Abstract:
An in-line agitating device for fluids includes an elongate internally-threaded cylindrical tube, open at each end, with a flow-disturber such as a round ball positioned inside the tube so as to substantially but not completely block off the bore of the tube. When a fluid is introduced into one end of the tube, its velocity increases as it is forced through the restricted space between the ball and the inner surface of the tube and then rapidly decelerates, causing turbulence which results in vigorous agitation of the fluid. This agitation is intensified by swirling action imparted to the fluid by the internal threading of the tube.

Description:
FIELD OF THE INVENTION 
     The present invention relates to devices for agitating and mixing fluids, and relates in particular to agitating devices installed in fuel lines for internal combustion engines. 
     BACKGROUND OF THE INVENTION 
     It has long been known that combustion of gasoline and diesel fuel in internal combustion engines produces a variety of air-polluting by-products including hydrocarbons and carbon monoxide. Such pollution can cause serious health problems for humans and animals alike, and is generally considered to be a factor contributing to &#34;global warming&#34; due to the &#34;greenhouse effect&#34;. 
     Practically speaking, pollution from internal combustion engines cannot be entirely eliminated or prevented, but it can be reduced. The amount of pollutants an engine produces depends on how cleanly and efficiently the engine burns the fuel. It is therefore highly desirable to develop new ways of improving the efficiency with which fuels are burned in internal combustion engines. 
     U.S. Pat. No. 5,069,191, issued to Scouten on Dec. 3, 1991, and U.S. Pat. No. 5,148,794, issued to Scouten on Sep. 22, 1992, disclose related attempts to improve the efficiency of internal combustion engines. The Scouten patents teach devices which may be installed in the fuel lines of a vehicle to agitate the fuel before it is introduced into the engine of the vehicle. Any of the Scouten devices may be summarily described as a tube having inside it a flow divider which causes fuel passing through the device to be diverted, agitated, and swirled around before proceeding on to the engine. 
     Tests performed on vehicles fitted with the Scouten devices reportedly indicated reductions in carbon monoxide and hydrocarbons in the exhaust emissions from the vehicles, as compared to emissions from the same vehicles before the devices were fitted thereon. The Scouten patents state the belief that the agitation and mixing action caused by the devices results in molecular disturbances in the fuel which promote more efficient combustion. 
     While they may be capable of producing beneficial effects, the Scouten devices have significant drawbacks in that they entail complicated fabrication, and to close manufacturing tolerances. They are correspondingly expensive to make, and therefore less readily accessible to vehicle owners having limited financial resources. 
     Accordingly, there is a need for a fuel mixing and agitating device which can be installed in the fuel lines of internal combustion engines to promote cleaner combustion and reduced production of air-polluting by-products, while at the same time being simpler in construction and therefore more economical to manufacture than known devices having similar purposes.

==============================

TASK INSTRUCTIONS →
[1] Reproduce the patent excerpt word for word, from "While they may" up to and including "having similar purposes.".
[2] According to the patent excerpt, what imparts the swirling action that intensifies the agitation of the fluid?
Rely only on the patent excerpt for this work.

==============================

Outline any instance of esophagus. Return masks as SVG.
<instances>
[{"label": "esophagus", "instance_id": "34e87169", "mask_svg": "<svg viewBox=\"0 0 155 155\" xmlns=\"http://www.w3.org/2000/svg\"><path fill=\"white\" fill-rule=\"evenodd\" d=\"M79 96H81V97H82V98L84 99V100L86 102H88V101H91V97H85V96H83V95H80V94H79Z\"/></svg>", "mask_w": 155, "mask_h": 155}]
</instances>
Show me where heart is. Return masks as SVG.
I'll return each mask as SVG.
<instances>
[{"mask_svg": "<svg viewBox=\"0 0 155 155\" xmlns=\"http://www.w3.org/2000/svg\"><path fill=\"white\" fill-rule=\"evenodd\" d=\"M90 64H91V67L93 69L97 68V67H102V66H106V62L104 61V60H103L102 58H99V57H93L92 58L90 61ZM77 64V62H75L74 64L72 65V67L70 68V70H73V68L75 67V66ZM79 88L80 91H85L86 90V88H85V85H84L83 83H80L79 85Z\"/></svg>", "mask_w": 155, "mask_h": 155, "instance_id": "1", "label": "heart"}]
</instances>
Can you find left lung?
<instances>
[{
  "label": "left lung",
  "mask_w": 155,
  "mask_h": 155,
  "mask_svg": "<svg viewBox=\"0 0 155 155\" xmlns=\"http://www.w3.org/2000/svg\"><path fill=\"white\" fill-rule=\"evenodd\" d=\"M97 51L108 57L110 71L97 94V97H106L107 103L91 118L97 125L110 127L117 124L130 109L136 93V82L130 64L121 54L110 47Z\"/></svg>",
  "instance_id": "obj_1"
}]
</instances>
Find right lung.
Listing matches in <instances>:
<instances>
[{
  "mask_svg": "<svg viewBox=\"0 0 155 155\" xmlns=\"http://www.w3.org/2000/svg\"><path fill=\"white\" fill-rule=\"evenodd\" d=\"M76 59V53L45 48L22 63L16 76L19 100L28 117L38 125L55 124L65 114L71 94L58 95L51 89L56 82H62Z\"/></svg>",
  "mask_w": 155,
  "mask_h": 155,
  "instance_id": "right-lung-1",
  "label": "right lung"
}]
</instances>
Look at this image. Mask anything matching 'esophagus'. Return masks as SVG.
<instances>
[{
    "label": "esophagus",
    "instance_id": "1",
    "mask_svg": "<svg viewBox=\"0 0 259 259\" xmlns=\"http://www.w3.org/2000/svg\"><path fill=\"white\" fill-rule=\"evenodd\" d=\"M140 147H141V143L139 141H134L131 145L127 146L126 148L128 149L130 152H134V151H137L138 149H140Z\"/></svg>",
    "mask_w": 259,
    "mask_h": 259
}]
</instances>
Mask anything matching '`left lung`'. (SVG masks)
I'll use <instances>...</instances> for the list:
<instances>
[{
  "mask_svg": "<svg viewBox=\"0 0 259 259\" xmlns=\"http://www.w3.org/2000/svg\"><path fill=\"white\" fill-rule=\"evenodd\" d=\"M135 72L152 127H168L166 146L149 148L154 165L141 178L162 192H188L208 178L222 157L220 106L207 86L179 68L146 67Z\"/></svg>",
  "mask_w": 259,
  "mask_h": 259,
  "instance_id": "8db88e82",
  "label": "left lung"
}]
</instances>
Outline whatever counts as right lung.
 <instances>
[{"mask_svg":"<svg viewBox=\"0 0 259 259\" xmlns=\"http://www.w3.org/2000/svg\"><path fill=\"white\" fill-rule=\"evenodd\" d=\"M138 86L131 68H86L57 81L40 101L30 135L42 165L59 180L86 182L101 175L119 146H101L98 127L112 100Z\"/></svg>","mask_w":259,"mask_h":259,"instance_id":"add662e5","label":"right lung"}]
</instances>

==============================

RESULTS OF THE EXERCISE →
[1]
While they may be capable of producing beneficial effects, the Scouten devices have significant drawbacks in that they entail complicated fabrication, and to close manufacturing tolerances. They are correspondingly expensive to make, and therefore less readily accessible to vehicle owners having limited financial resources. 
     Accordingly, there is a need for a fuel mixing and agitating device which can be installed in the fuel lines of internal combustion engines to promote cleaner combustion and reduced production of air-polluting by-products, while at the same time being simpler in construction and therefore more economical to manufacture than known devices having similar purposes.

[2] The internal threading of the tube.